4 of Florida’s 5 Largest School Districts to Require Masks

Dolphin Bay Elementary School kindergarten student Isabela Osorio gets an assist with her mask from her sister Valentina and Assistant Principal Janet Blano Soto, Wednesday, Aug. 16, 2021 in Miramar, Fla. More than 261,000 Broward County Public Schools (BCPS) students headed back to school to begin the 2021/22 school year. (Joe Cavaretta/South Florida Sun-Sentinel via AP)

Dolphin Bay Elementary School kindergarten student Isabela Osorio gets an assist with her mask from her sister Valentina and Assistant Principal Janet Blano Soto, Wednesday, Aug. 16, 2021 in Miramar, Fla. More than 261,000 Broward County Public Schools (BCPS) students headed back to school to begin the 2021/22 school year. (Joe Cavaretta/South Florida Sun-Sentinel via AP)
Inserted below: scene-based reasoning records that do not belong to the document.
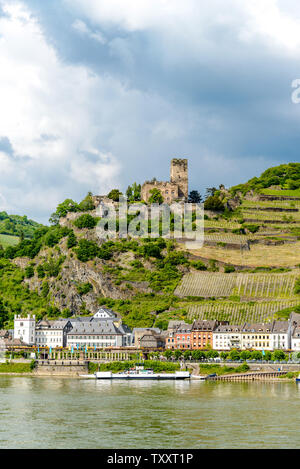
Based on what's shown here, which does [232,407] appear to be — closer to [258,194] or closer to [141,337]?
[141,337]

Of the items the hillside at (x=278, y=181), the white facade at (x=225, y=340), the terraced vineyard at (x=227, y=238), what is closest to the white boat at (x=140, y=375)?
the white facade at (x=225, y=340)

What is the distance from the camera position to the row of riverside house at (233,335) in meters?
92.5

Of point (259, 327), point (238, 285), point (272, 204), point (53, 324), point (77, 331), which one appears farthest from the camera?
point (272, 204)

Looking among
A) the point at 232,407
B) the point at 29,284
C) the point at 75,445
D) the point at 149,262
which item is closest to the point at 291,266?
the point at 149,262

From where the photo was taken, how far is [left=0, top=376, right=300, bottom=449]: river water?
41.0 meters

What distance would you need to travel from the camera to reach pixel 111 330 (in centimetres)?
9881

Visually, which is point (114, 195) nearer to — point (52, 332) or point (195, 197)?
point (195, 197)

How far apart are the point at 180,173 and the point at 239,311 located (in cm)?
4336

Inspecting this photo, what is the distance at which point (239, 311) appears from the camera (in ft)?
329

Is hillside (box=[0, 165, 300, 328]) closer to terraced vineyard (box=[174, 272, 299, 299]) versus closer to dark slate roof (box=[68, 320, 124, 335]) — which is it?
terraced vineyard (box=[174, 272, 299, 299])

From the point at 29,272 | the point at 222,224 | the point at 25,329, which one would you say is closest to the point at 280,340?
the point at 25,329

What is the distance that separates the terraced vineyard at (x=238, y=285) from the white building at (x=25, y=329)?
817 inches
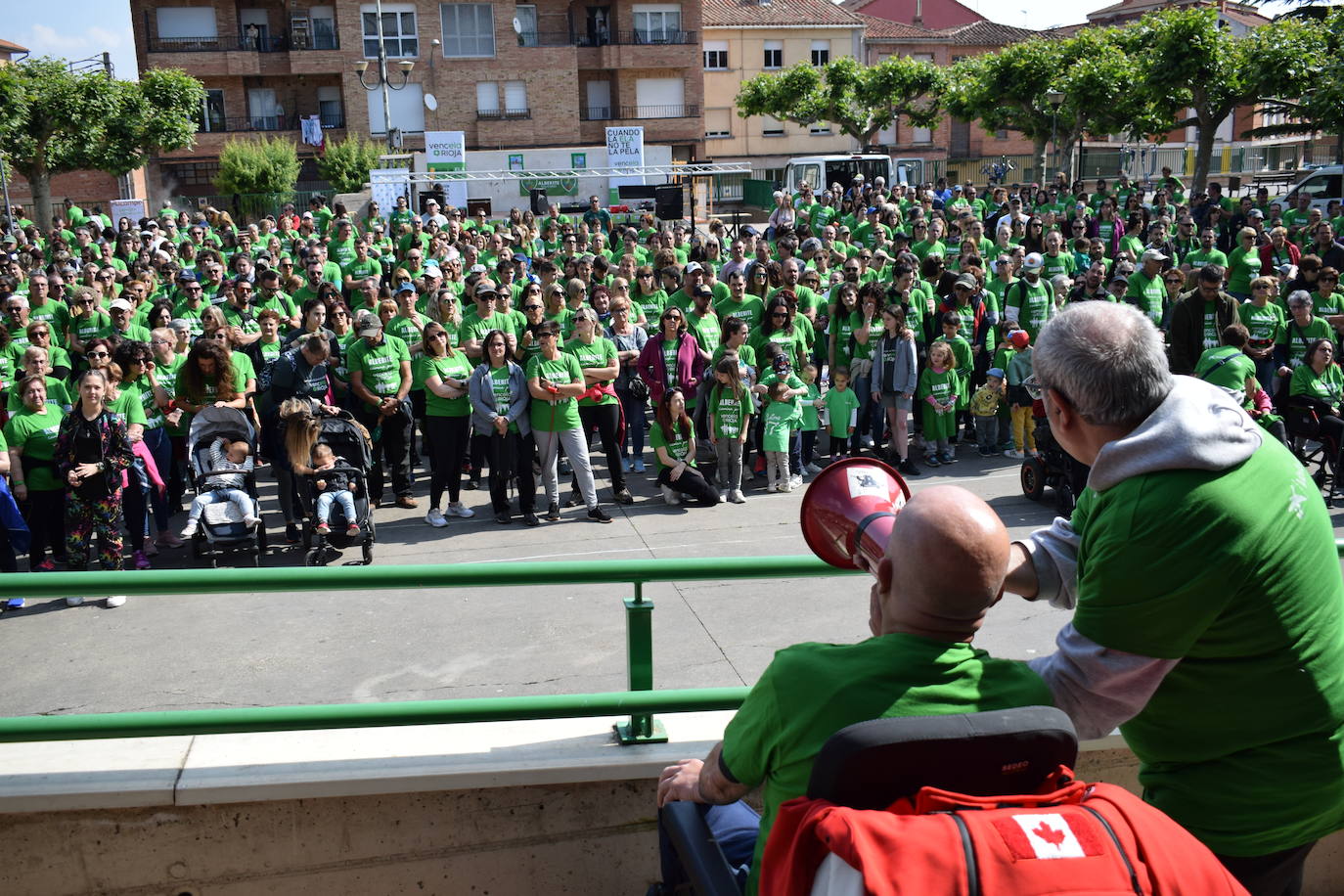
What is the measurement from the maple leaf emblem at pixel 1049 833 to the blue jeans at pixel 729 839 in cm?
93

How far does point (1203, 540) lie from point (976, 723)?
591 millimetres

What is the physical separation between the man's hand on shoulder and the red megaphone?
59cm

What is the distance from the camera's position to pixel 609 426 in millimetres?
10984

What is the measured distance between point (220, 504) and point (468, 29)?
147 feet

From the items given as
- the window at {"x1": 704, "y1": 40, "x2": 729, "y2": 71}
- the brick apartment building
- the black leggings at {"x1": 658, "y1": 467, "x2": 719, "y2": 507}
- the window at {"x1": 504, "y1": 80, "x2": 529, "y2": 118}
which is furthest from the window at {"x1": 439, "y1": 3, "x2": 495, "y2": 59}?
the black leggings at {"x1": 658, "y1": 467, "x2": 719, "y2": 507}

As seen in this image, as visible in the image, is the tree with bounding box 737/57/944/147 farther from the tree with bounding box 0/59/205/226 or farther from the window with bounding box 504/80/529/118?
the tree with bounding box 0/59/205/226

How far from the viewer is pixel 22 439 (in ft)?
27.7

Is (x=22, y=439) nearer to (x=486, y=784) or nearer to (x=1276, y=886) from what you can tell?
(x=486, y=784)

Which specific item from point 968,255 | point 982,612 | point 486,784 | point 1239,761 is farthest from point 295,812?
point 968,255

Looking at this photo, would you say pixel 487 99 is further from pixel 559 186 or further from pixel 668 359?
pixel 668 359

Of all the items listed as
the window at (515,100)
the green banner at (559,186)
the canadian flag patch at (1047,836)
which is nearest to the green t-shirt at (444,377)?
the canadian flag patch at (1047,836)

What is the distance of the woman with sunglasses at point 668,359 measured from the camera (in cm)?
1151

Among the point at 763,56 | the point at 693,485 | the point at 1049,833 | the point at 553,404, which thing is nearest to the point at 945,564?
the point at 1049,833

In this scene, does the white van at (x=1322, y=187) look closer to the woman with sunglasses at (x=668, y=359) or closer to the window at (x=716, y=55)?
the woman with sunglasses at (x=668, y=359)
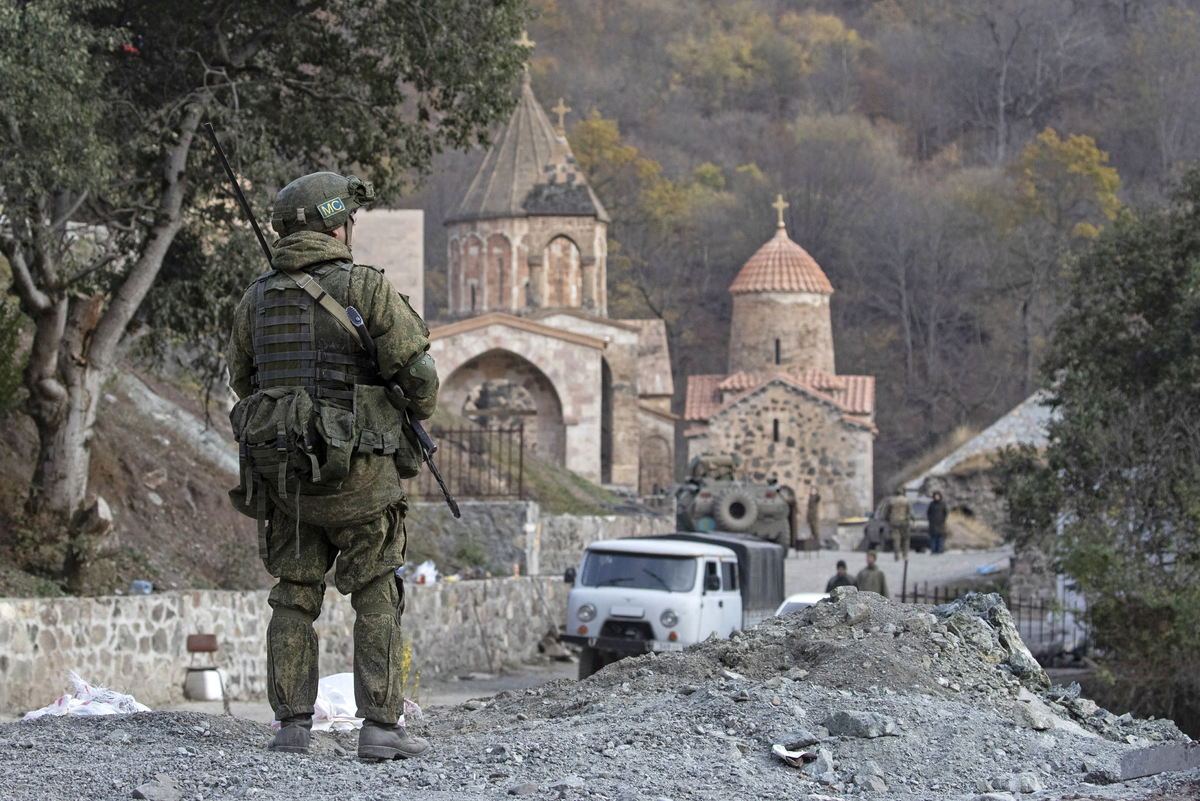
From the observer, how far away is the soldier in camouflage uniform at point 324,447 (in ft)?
19.2

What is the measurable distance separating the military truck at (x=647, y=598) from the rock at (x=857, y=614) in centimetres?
780

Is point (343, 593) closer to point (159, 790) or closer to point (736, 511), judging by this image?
point (159, 790)

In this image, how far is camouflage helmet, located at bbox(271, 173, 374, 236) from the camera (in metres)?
6.11

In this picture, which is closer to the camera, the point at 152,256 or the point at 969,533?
the point at 152,256

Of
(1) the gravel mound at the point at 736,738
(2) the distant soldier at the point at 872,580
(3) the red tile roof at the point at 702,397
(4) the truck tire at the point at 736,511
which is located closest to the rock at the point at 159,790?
(1) the gravel mound at the point at 736,738

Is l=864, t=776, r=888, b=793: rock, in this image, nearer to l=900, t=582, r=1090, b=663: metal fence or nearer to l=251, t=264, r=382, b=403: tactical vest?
l=251, t=264, r=382, b=403: tactical vest

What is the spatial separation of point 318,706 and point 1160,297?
53.2 ft

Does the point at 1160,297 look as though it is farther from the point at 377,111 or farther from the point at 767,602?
the point at 377,111

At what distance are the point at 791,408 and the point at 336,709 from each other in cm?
4212

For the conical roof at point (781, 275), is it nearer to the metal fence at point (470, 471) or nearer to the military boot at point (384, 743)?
the metal fence at point (470, 471)

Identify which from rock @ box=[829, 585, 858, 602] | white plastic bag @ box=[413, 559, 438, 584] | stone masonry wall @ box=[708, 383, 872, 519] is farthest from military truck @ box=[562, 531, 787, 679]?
stone masonry wall @ box=[708, 383, 872, 519]

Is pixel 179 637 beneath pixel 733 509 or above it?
beneath

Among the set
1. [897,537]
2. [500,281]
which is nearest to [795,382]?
[500,281]

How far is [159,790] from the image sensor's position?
5.11m
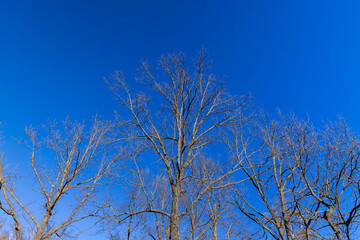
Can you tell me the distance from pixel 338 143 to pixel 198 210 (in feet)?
37.1

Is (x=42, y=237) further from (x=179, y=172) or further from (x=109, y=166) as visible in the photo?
(x=179, y=172)

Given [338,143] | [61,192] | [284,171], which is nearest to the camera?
[338,143]

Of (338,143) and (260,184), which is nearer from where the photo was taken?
(338,143)

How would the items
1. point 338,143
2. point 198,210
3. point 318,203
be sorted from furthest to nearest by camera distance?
point 198,210 → point 318,203 → point 338,143

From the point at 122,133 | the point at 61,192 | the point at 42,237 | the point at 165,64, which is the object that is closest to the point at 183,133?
the point at 122,133

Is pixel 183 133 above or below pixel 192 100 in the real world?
below

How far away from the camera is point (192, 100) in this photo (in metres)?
7.90

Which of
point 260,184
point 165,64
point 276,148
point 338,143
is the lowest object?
point 338,143

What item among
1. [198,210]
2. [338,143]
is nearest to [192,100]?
[338,143]

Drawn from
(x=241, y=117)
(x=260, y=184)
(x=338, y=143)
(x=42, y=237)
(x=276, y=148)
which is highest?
(x=241, y=117)

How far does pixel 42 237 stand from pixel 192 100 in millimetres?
8080

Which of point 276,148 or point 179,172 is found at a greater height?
point 276,148

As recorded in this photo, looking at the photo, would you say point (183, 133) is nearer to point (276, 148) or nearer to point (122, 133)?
point (122, 133)

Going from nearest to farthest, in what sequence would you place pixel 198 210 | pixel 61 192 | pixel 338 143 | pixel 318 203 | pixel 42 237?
pixel 338 143
pixel 318 203
pixel 42 237
pixel 61 192
pixel 198 210
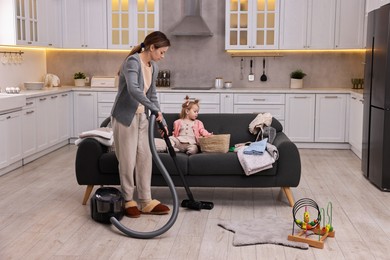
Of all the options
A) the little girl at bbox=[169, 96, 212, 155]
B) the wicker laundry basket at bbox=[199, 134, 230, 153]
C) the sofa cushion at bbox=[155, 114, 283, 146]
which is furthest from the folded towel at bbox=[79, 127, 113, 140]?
the wicker laundry basket at bbox=[199, 134, 230, 153]

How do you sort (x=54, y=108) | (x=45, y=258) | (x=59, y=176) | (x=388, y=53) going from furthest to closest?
(x=54, y=108)
(x=59, y=176)
(x=388, y=53)
(x=45, y=258)

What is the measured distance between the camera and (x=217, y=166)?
5.05 meters

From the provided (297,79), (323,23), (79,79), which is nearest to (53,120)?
(79,79)

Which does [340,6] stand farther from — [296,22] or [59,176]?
[59,176]

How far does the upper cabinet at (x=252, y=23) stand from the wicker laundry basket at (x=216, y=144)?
3.25 m

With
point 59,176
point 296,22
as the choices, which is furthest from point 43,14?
point 296,22

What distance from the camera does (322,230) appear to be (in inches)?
169

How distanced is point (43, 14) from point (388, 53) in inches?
179

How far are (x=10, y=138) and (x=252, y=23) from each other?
3.59 metres

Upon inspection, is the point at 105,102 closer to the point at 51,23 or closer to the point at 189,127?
the point at 51,23

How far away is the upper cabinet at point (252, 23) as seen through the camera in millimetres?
8195

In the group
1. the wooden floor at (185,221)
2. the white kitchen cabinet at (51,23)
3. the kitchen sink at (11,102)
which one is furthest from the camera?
the white kitchen cabinet at (51,23)

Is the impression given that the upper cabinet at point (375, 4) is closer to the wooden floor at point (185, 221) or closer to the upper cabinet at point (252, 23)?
the upper cabinet at point (252, 23)

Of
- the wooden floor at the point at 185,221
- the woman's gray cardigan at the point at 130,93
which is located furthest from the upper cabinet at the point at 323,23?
the woman's gray cardigan at the point at 130,93
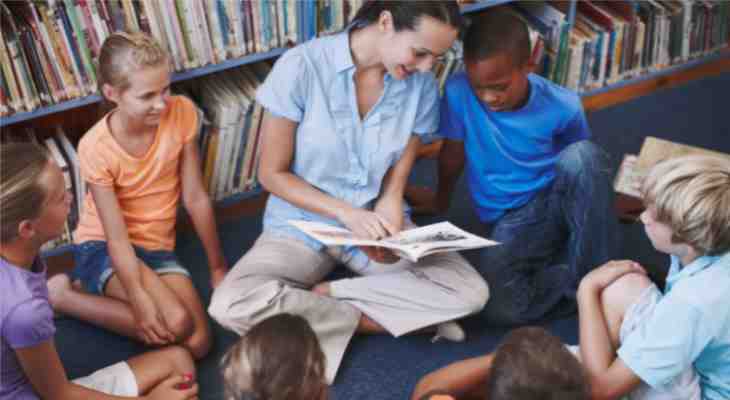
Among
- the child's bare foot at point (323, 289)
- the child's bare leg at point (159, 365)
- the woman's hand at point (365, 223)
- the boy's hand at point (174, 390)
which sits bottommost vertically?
the boy's hand at point (174, 390)

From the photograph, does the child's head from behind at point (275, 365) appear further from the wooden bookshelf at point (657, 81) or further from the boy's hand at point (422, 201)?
the wooden bookshelf at point (657, 81)

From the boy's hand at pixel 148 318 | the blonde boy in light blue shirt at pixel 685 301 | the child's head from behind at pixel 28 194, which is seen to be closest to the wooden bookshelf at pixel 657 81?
the blonde boy in light blue shirt at pixel 685 301

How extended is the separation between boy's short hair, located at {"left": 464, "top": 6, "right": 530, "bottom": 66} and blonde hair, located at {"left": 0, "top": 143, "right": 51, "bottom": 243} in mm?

FORT LAUDERDALE, Fla. (AP) — As more large school districts defy Florida’s ban on strict mask mandates, worries that rapidly spreading infections could force them to close classrooms are no longer theoretical: Thousands of schoolchildren are already being sent home, only days after their school year began.

Children — particularly those too young to get vaccinated against COVID-19 — are “really good” at transmitting the coronavirus, said Dr. J. Stacey Klutts, a special assistant to the national director of pathology and lab medicine for the entire Veterans Affairs system.

Klutts said the highly contagious delta variant makes it absolutely necessary to wear masks indoors and avoid large group gatherings, so if unprotected students sit for hours in classrooms every day, it could rapidly spread infection in the community at large.

“It’s terrifying. I’m afraid that we’re going to have a lot of really sick kids in addition to the spread which is going to be a lot of sick adults,” Klutts said.

School boards in Palm Beach, Miami-Dade and Hillsborough counties voted Wednesday to join Broward and Alachua in requiring students to wear facial coverings unless they get a doctor’s note. With Orange County still allowing an easy parental opt-out, four of Florida’s five largest districts are now defying Gov. Ron DeSantis’ ban on strict mask mandates.

Students began their school year in Palm Beach County on Aug. 10 with a parental opt-out policy that allowed more than 10,000 children to attend classes without masks. The board reversed course after seeing the numbers: After just one week, 734 students and 112 employees had confirmed infections, and more than 1,700 students had been sent home home, Interim Superintendent Michael Burke said.

Hillsborough, which also began its school year last week, also changed its policy during an emergency meeting Wednesday after tallying 2,058 confirmed cases of COVID-19 and sending more than 10,000 students into isolation due to infection or quarantine due to exposure.

Statewide, Florida reported 23,335 new Covid-19 infections for Tuesday, the U.S. Centers for Disease Control and Prevention said. The U.S. Department of Health and Human Services dashboard reported 17,096 hospitalizations of COVID-19 patients.

DeSantis, a Republican, also is in an escalating power struggle with the Democratic White House. After President Joe Biden ordered possible legal action Wednesday, the U.S. Education Department raised the possibility of using its civil rights arm against Florida and other Republican-led states that have blocked public health measures meant to protect students.

“Some state governments have adopted policies and laws that interfere with the ability of schools and districts to keep our children safe during in-person learning,” Biden’s executive order said.

Issuing his own executive order last month, DeSantis said Florida must “protect parents’ right to make decisions regarding masking of their children,” and he tasked the state education commissioner with finding ways to make districts comply, including withholding state funds.

Earlier this year, DeSantis also signed a law barring government entities or any other institution from infringing on parental rights to “direct the upbringing, education, health care and mental health” of their children without demonstrating that such action is reasonable, necessary and narrowly tailored.

“The forced masking of schoolchildren infringes upon parents’ rights to make health and educational decisions for their own children,” the governor’s spokeswoman, Christina Pushaw, said Wednesday. Politicians, including those on school boards, are not above the law, she added.

“I am not on the board for political partisanship,” said Nadia Combs, who sponsored the mask policy in Hillsborough County. “We have to keep our schools open. That is my goal.”